◆ **Given passage**
━━━━━━━━━━━━━━━━━━━━
Sokar, an Egyptian God of the Underworld

by Jimmy Dunn

In ancient Egypt, Sokar is really one of the more complex Egyptian gods to understand. He is often equated with Osiris, or as the resurrected Osiris though his scope stretches well beyond that over time. Even his name is shrouded in scholarly controversy. One theory is that his name is derived from and based on the term sk r ("cleaning of the mouth") found in Coffin Text Spell 816 and a 12th dynasty papyrus.


Seti I before Sokar in his tomb on the West Bank of Thebes in the Valley of the Kings in Egypt

This term is used in the context of the Opening of the Mouth ceremony in which Sokar does play a part. Another theory is that the etymology of the god's name comes from one of the Pyramid Texts where Osiris said, as a cry of help to his wife and sister, "Sy k ri", or hurry to me. Sokar was an ancient falcon god in the environs of Memphis who perhaps was originally associated with craftsmanship. However, he came to be a god of the necropolis of that area and rose, in time, to considerable importance as a chthonic and afterlife deity. The Pyramid Texts frequently mention the god in an afterlife context where the deceased king is said to be raised into the "henu barque" of Sokar and equated with Osiris, but only after the rise of Osiris to importance.

The Pyramid Texts describe Sokar as a god active in the rebirth of the king and in the ceremonies of confirmation and transfer of royal power. However, Sokar was associated with the Memphite god Ptah as the synchronistic Ptah-Sokar even before Sokar's association with Osiris. This was perhaps an easy link because Ptah too was a god of craftsmanship. In fact, Sokar took Ptah's consort, Sekhmet as his own. In this form, Ptah-Sokar associates the wealth of the soil and its power of growth. By the Middle Kingdom, all three of the gods were combined into the tripartite deity, Ptah-Sokar-Osiris, who remained an important funerary deity for most of the remainder of Egypt's dynastic history. Then, he assumes a specific role in the transfiguration at death and in the Opening of the Mouth ceremony.

Sokar in the Amduat of the Tomb of Tuthmosis III in the Valley of the Kings on the West Bank at Thebes (modern Luxor)

During the New Kingdom Period, the Book of the Dead presents Sokar as an image of the world unified in Osiris. The terrestrial Ptah-Sokar became Sokar-Osiris, the nocturnal incarnation of the sun during the fourth and fifth hours of the Amduat. He allowed the sun to complete its course during the night and to be reborn in the morning.
━━━━━━━━━━━━━━━━━━━━
◆ **Stored data**
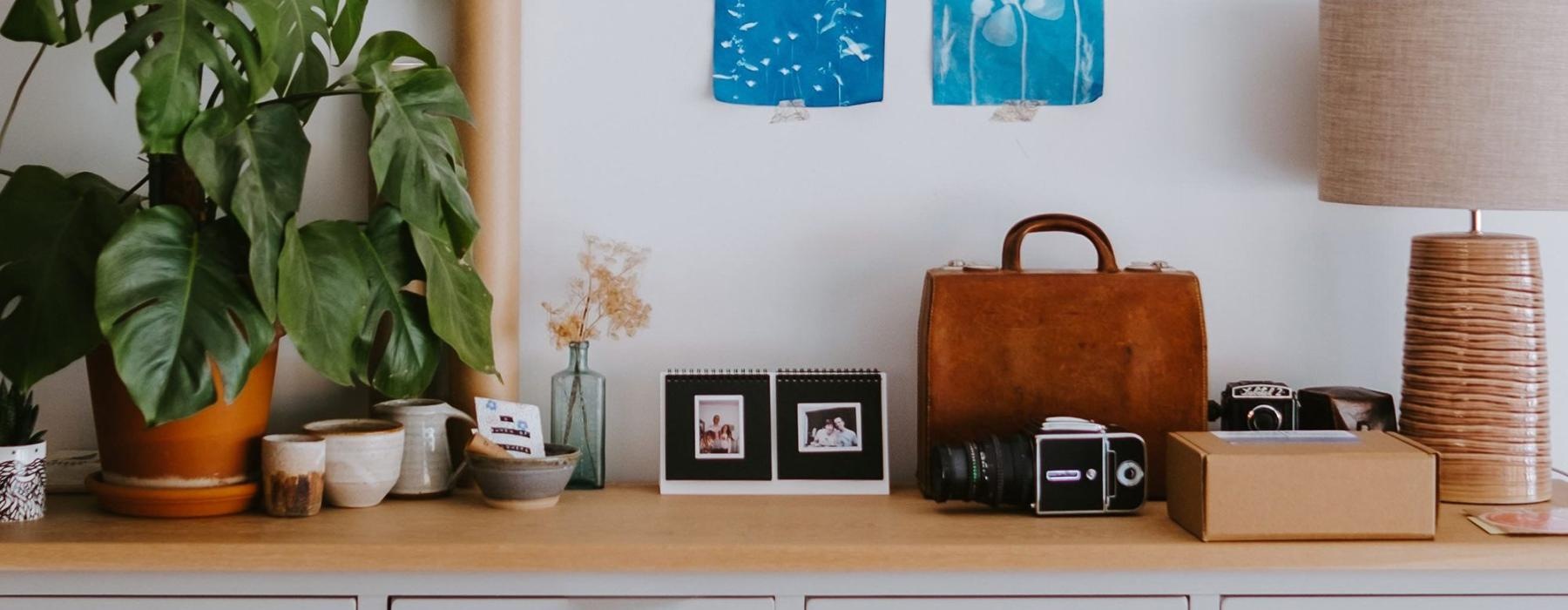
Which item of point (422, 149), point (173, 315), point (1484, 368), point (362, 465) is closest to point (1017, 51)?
point (1484, 368)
━━━━━━━━━━━━━━━━━━━━
◆ **Written request**
Answer these questions from the text on Sokar:
(a) Which Coffin Text spell contains the term sk r?
(b) Whose consort did Sokar take as his own, and what was her name?
(c) During which hours of the Amduat is Sokar-Osiris the nocturnal incarnation of the sun?
The material has no connection to the text on Sokar.

◆ **Solution to the problem**
(a) Coffin Text Spell 816
(b) Ptah's consort, Sekhmet
(c) The fourth and fifth hours